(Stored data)
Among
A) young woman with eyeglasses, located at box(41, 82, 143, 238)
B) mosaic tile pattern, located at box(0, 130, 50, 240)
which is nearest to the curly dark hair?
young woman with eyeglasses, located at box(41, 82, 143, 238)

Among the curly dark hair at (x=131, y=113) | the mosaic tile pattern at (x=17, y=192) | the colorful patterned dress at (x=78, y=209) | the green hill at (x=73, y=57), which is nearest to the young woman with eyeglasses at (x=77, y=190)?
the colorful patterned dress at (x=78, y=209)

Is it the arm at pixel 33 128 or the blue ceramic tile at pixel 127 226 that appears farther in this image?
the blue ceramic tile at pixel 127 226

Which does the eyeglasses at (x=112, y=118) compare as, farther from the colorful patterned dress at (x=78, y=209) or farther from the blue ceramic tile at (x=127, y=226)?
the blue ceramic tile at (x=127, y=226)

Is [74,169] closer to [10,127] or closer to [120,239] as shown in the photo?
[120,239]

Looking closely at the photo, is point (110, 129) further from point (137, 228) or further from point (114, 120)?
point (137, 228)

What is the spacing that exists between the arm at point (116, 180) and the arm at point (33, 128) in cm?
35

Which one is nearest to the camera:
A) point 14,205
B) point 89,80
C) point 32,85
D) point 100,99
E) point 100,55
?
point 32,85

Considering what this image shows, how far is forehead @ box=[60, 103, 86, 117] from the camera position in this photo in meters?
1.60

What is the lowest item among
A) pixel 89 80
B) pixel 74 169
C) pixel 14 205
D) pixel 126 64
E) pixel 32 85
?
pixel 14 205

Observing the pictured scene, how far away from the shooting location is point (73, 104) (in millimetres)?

• Task directions:
Put the lines of the data above into a Markdown table with the columns "Row" and "Text". Start with the line containing "Considering what this" and continue through the last line of the data, numbering each row and leaving out blank lines.

• Solution for this exercise:
| Row | Text |
|---|---|
| 1 | Considering what this image shows, how far is forehead @ box=[60, 103, 86, 117] from the camera position in this photo in meters? |
| 2 | 1.60 |
| 3 | What is the lowest item among |
| 4 | A) pixel 89 80 |
| 5 | B) pixel 74 169 |
| 6 | C) pixel 14 205 |
| 7 | D) pixel 126 64 |
| 8 | E) pixel 32 85 |
| 9 | ? |
| 10 | pixel 14 205 |
| 11 | Observing the pictured scene, how far away from the shooting location is point (73, 104) (in millimetres)? |